ASSIGNMENT:
Filter the listing so that only lines with the word "Zealand" remain.

INFORMATION GIVEN:
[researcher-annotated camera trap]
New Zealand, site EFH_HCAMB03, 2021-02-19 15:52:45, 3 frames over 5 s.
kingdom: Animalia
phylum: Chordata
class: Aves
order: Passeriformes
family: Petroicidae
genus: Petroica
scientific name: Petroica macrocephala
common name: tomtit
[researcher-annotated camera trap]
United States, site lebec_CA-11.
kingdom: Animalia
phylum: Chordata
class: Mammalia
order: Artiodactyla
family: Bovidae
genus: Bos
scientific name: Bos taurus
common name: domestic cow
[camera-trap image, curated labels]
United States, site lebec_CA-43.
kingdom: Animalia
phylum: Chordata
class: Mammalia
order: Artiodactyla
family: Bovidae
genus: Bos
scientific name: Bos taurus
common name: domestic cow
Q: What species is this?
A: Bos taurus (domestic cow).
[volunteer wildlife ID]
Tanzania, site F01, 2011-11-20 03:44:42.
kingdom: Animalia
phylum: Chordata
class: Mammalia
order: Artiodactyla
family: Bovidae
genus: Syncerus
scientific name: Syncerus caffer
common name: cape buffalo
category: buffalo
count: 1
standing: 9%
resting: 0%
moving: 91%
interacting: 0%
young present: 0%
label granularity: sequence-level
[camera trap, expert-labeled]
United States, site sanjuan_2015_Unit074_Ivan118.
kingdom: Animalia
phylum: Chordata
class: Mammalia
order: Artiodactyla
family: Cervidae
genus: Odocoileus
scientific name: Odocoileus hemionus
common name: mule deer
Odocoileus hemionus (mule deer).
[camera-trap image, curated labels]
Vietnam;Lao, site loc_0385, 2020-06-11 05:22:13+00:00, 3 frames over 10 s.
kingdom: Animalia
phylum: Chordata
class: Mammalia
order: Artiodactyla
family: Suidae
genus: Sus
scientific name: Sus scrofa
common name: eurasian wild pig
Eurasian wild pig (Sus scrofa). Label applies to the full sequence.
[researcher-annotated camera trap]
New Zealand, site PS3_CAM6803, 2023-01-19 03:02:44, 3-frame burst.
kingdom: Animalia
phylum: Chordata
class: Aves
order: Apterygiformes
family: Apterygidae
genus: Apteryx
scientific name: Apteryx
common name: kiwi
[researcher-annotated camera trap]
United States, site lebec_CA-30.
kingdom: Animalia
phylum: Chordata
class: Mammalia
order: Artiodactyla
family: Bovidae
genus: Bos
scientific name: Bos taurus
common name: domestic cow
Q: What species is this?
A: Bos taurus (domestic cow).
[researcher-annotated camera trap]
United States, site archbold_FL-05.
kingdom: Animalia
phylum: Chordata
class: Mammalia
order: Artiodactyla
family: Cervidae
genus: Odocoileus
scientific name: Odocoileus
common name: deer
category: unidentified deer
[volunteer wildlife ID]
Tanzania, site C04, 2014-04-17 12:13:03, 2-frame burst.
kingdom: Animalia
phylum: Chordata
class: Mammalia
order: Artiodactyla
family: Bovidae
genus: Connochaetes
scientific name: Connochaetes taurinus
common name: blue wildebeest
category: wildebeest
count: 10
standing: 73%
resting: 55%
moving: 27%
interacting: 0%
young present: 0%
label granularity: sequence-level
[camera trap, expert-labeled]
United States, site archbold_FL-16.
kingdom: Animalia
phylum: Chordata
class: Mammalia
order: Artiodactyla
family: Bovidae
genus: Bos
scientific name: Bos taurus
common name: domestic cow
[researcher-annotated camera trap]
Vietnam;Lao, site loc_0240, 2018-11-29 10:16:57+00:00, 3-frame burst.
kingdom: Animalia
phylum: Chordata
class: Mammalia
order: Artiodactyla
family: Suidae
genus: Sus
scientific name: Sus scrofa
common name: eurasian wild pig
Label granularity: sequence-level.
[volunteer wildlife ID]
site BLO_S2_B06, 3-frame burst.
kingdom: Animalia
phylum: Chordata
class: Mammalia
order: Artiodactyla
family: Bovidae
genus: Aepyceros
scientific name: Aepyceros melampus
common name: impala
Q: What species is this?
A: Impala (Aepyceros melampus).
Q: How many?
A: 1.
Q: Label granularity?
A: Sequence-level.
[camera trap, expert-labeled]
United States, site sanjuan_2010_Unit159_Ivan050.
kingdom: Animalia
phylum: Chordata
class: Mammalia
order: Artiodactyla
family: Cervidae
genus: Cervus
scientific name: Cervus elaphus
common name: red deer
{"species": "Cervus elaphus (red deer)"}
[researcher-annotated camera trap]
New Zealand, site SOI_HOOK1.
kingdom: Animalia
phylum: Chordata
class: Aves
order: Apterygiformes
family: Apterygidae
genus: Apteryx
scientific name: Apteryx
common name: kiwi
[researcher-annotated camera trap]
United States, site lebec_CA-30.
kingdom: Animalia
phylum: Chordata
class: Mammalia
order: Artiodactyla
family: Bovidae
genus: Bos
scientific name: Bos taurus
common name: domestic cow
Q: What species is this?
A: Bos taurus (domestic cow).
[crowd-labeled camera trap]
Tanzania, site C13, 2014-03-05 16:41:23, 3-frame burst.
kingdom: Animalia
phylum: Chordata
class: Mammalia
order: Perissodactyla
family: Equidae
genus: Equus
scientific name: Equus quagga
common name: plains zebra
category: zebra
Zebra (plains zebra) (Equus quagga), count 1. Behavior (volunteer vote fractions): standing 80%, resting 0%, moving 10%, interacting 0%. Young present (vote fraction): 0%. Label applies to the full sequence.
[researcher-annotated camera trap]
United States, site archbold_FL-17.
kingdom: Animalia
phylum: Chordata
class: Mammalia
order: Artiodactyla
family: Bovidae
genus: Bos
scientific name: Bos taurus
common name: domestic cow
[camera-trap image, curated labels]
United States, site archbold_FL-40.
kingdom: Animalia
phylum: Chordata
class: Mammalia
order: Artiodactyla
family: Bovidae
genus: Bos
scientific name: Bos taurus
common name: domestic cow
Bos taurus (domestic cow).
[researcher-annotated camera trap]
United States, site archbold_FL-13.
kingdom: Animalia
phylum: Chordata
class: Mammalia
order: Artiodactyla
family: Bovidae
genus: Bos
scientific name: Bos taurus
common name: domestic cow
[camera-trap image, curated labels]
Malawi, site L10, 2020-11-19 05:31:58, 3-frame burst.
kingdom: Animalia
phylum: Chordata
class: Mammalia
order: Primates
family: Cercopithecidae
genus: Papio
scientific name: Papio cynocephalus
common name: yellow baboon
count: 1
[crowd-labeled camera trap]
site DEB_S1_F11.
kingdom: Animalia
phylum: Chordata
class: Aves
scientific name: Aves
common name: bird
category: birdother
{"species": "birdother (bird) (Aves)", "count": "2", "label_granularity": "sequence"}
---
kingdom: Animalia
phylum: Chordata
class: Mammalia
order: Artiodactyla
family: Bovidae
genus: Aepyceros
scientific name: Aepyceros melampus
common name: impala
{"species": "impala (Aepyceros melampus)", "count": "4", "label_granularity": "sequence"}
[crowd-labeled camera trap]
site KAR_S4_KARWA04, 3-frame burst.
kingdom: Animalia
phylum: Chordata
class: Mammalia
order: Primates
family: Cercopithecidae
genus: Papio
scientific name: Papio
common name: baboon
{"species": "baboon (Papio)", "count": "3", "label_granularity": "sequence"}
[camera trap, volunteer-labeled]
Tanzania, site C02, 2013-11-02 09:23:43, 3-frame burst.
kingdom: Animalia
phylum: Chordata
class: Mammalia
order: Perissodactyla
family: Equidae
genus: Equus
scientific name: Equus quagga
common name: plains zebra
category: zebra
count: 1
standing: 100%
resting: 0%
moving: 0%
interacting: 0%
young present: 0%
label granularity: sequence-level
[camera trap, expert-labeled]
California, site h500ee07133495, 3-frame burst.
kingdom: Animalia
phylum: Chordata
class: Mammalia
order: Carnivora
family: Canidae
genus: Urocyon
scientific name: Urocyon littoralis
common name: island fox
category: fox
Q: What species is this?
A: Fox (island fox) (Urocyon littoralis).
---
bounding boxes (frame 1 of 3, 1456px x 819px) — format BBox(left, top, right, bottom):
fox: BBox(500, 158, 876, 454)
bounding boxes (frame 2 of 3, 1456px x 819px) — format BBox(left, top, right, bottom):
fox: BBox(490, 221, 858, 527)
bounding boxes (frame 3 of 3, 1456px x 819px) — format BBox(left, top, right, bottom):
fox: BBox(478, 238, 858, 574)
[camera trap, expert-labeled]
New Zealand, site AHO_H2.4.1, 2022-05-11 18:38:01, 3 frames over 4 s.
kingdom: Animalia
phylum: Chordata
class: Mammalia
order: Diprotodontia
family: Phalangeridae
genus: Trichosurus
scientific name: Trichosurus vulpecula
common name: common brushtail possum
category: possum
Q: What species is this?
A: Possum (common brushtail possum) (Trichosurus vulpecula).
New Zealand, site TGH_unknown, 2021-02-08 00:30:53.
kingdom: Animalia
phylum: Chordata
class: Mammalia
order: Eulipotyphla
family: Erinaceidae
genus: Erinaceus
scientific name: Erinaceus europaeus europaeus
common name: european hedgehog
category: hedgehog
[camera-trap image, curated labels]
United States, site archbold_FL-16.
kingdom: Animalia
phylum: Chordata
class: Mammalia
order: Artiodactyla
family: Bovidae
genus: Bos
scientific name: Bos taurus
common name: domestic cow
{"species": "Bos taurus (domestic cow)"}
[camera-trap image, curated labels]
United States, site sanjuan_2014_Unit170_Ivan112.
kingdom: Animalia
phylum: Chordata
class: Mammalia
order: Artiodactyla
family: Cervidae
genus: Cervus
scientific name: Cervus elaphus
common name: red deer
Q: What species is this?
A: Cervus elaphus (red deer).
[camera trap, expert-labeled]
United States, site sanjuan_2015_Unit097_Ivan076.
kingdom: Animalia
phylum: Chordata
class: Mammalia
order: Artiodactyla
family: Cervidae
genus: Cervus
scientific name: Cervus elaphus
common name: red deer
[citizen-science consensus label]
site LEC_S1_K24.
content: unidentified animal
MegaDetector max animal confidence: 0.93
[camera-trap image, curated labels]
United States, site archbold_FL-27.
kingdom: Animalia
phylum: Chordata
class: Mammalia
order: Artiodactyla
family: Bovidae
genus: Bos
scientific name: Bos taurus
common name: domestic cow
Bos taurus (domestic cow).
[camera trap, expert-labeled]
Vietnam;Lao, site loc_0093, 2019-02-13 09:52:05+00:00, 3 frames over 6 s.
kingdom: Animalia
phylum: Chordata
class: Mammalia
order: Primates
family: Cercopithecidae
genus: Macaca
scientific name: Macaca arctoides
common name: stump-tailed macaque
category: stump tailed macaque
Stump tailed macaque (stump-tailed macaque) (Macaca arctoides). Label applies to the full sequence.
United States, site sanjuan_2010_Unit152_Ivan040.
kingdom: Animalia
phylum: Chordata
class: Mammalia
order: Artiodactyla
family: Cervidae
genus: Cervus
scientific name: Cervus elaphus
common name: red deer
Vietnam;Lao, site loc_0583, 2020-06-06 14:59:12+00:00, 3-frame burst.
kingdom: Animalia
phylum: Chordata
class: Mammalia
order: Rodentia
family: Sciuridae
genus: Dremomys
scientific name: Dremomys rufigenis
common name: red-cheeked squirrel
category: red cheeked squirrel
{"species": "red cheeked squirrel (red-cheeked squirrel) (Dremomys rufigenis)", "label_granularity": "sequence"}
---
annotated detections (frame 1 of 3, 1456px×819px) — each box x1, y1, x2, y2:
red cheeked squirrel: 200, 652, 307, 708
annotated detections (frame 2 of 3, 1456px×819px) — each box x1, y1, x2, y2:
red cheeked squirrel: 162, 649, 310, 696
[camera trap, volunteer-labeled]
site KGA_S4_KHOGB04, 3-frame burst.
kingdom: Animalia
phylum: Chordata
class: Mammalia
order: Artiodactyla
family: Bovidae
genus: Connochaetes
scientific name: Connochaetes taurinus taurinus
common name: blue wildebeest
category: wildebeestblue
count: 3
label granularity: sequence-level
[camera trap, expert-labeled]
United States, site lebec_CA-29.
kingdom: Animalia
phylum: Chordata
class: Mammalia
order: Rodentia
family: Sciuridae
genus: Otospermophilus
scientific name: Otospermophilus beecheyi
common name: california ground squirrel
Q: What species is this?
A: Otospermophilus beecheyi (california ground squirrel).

OUTPUT FOR THIS EXERCISE:
New Zealand, site EFH_HCAMB03, 2021-02-19 15:52:45, 3 frames over 5 s.
New Zealand, site PS3_CAM6803, 2023-01-19 03:02:44, 3-frame burst.
New Zealand, site SOI_HOOK1.
New Zealand, site AHO_H2.4.1, 2022-05-11 18:38:01, 3 frames over 4 s.
New Zealand, site TGH_unknown, 2021-02-08 00:30:53.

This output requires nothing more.